The superintendent said that his No. 1 recommendation to parents right now is to use spring break, which in underway this week, to plan for childcare needs. The district's website and social media accounts will also post information regarding childcare assistance options.

In addition to planning for childcare, Trujillo asked that parents, students, and staff make sure to take the five precautionary measures recommended by the Centers for Disease Control and Pima County Department of Health:

• Wash your hands frequently, for at least 20 seconds

• Maintain social distance

• Avoid touching your face

• Stay home if you're feeling sick and seek medical attention

• Limit exposure to large crowds

"I think the more that our parents communicate these effective measures to their children, the more effective we can be as a community in combating and defending Pima County against the coronavirus," Trujillo said.

In terms of funding, the district's revenues are guaranteed because the 100-day period has passed, locking in the budget for the year. That means salaried employees will receive their pay through the academic year.

Trujillo added that "in this extraordinary" circumstance, the district will work with the department of education and the Governor's Office to ensure compensation for hourly employees.

Amphi Public Schools superintendent Todd Jaeger released a statement on the closure.

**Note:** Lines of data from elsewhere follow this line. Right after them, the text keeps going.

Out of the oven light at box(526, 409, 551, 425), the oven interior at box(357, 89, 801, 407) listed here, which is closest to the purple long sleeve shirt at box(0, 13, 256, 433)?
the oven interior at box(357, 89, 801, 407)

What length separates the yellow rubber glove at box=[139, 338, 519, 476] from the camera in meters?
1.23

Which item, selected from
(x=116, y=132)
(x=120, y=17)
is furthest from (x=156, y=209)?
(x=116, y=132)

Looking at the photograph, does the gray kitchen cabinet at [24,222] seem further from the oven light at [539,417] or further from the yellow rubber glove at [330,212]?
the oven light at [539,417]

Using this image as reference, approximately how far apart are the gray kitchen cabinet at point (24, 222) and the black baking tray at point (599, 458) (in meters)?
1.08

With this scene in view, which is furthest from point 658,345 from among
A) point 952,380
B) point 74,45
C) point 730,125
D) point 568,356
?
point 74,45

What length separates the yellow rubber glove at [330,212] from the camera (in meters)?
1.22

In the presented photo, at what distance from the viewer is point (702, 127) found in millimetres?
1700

"Since the outset of this crisis, the Amphitheater District has been monitoring information provided by local state and federal health and education officials daily, and we have followed all recommended guidelines for keeping our community safe while balancing the needs of our children," Jaeger wrote. "Until today, that guidance has been to keep our schools open. Today's decision by our state leaders has now led us to shift gears and close our schools."

With the closure in place, Jaeger said the district is working on a strategy to maintain educational services if the closure is extended.

"Our students and our employees are our top priorities," Jaeger wrote. "We are working hard to ensure we are making the best decisions we can as this fluid situation develops."

Amphi announced earlier this week that it would be providing "grab and go" breakfast and lunch at a dozen Amphi schools for students under the age of 18 from 10 a.m. to 1 p.m. Monday through Friday after spring break ends, including Amphi High School, Amphi Middle School/Prince Elementary School, Canyon del Oro High School, Coronado K-8, Donaldson Elementary School, Frances Owen Halaway Elementary School, Helen Keeling Elementary School, La Cima Middle School, Mesa Verde Elementary School, Nash Elementary, Rio Vista Elementary School and Lulu Walker School.

Marana Unified District Superintendent Doug Wilson said the district remained "committed to the health and safety of your student and family and to our remarkable employees and community. We are thankful for the strong sense of community that exists in our district, and I know that by working together we will get through this unprecedented public health challenge."